Spatial reasoning dataset excerpts
# # #

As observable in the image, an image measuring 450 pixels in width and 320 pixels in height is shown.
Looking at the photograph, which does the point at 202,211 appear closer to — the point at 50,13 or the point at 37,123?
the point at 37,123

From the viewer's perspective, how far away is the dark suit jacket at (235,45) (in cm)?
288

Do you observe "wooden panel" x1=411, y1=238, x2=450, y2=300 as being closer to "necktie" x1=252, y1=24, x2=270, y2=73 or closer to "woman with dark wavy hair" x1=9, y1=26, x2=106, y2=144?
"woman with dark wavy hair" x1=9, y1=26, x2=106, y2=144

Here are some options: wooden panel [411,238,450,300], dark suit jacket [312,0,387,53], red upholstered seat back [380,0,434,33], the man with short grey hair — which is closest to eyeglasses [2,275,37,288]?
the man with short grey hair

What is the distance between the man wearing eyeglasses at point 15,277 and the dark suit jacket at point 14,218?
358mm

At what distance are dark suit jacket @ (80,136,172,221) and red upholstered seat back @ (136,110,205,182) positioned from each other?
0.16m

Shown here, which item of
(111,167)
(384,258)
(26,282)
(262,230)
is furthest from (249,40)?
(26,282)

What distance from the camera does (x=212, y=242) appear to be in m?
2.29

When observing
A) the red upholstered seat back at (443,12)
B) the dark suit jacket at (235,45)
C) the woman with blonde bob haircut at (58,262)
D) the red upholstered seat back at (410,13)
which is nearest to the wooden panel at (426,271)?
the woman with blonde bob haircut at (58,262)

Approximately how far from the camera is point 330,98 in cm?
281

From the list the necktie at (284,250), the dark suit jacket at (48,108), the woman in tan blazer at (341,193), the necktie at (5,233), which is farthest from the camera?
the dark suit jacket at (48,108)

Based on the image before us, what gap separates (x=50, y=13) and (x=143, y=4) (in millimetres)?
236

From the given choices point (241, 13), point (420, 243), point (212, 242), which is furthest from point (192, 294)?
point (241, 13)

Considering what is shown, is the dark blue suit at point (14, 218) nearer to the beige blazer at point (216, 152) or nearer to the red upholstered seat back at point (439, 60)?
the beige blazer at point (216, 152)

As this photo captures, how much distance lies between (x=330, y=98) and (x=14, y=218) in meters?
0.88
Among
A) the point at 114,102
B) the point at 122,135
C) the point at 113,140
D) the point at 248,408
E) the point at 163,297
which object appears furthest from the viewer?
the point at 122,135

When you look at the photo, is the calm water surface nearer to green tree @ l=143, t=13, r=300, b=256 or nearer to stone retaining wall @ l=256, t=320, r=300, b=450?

# # #

Extract every line from the one containing "Approximately how far" to the end of the entries, including both of those lines, exactly as given and with nothing added.

## COMPLETED TASK
Approximately how far from the camera is point 330,98 in cm?
281

From the list the necktie at (284,250), the dark suit jacket at (48,108), the woman in tan blazer at (341,193), the necktie at (5,233), which is farthest from the camera?
the dark suit jacket at (48,108)

Based on the image before us, what gap separates (x=50, y=13) and (x=143, y=4) (in millimetres)?
236

From the given choices point (241, 13), point (420, 243), point (212, 242), which is furthest from point (192, 294)?
point (241, 13)

Considering what is shown, is the dark blue suit at point (14, 218) nearer to the beige blazer at point (216, 152) or nearer to the red upholstered seat back at point (439, 60)?
the beige blazer at point (216, 152)

As this photo captures, how much distance lies between (x=330, y=98) and (x=14, y=218) in meters?
0.88
Among
A) the point at 114,102
B) the point at 122,135
C) the point at 113,140
D) the point at 248,408
E) the point at 163,297
which object appears furthest from the viewer?
the point at 122,135

When you look at the photo, is the calm water surface nearer to green tree @ l=143, t=13, r=300, b=256 or nearer to stone retaining wall @ l=256, t=320, r=300, b=450?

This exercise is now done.